** start of Rows **

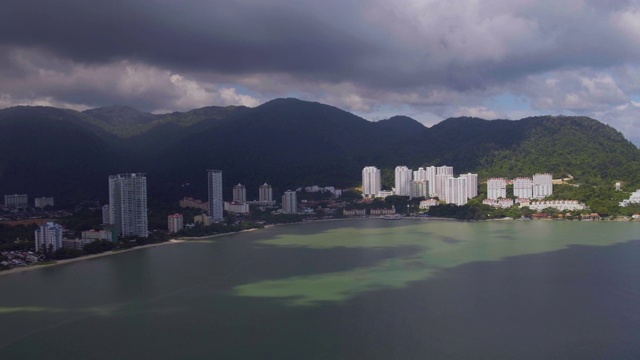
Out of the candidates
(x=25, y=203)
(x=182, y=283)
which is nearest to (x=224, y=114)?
(x=25, y=203)

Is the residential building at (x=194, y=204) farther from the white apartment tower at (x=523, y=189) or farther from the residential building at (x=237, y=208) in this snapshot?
the white apartment tower at (x=523, y=189)

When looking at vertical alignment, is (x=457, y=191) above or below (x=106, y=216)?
above

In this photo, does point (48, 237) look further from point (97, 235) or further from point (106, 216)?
point (106, 216)

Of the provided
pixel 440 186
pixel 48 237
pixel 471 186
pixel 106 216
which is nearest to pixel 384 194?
pixel 440 186

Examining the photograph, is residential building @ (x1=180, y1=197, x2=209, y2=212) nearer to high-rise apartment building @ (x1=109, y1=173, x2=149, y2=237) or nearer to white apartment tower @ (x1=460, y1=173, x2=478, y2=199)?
high-rise apartment building @ (x1=109, y1=173, x2=149, y2=237)

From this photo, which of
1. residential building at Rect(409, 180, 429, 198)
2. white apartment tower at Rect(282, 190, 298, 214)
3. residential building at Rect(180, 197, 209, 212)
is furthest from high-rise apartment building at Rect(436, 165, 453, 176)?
residential building at Rect(180, 197, 209, 212)

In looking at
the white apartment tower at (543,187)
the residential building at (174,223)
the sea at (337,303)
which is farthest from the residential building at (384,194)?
the sea at (337,303)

** end of Rows **

What you need to do: Omit the pictures, then output the rest of the listing exactly.

Task output:
Out of the candidates
(x=25, y=203)
(x=182, y=283)
which is nearest to (x=224, y=114)?
(x=25, y=203)

Is the residential building at (x=194, y=204) farther from the white apartment tower at (x=523, y=189) or farther from the residential building at (x=237, y=208) in this snapshot?
the white apartment tower at (x=523, y=189)

When looking at vertical alignment, is (x=457, y=191) above or below (x=106, y=216)?
above

In this photo, does point (48, 237) look further from point (97, 235) or further from point (106, 216)?
point (106, 216)

Of the provided
pixel 440 186
pixel 48 237
pixel 471 186
pixel 106 216
which is nearest to pixel 384 194?
pixel 440 186

Examining the photograph, is residential building @ (x1=180, y1=197, x2=209, y2=212) nearer to high-rise apartment building @ (x1=109, y1=173, x2=149, y2=237) or nearer to white apartment tower @ (x1=460, y1=173, x2=478, y2=199)?
high-rise apartment building @ (x1=109, y1=173, x2=149, y2=237)

From this photo, which of
1. residential building at Rect(409, 180, 429, 198)
2. white apartment tower at Rect(282, 190, 298, 214)
3. residential building at Rect(180, 197, 209, 212)
is furthest from high-rise apartment building at Rect(436, 165, 453, 176)?
residential building at Rect(180, 197, 209, 212)

In looking at
the white apartment tower at (543,187)
the residential building at (174,223)
the sea at (337,303)
which is farthest from the residential building at (384,194)?
the sea at (337,303)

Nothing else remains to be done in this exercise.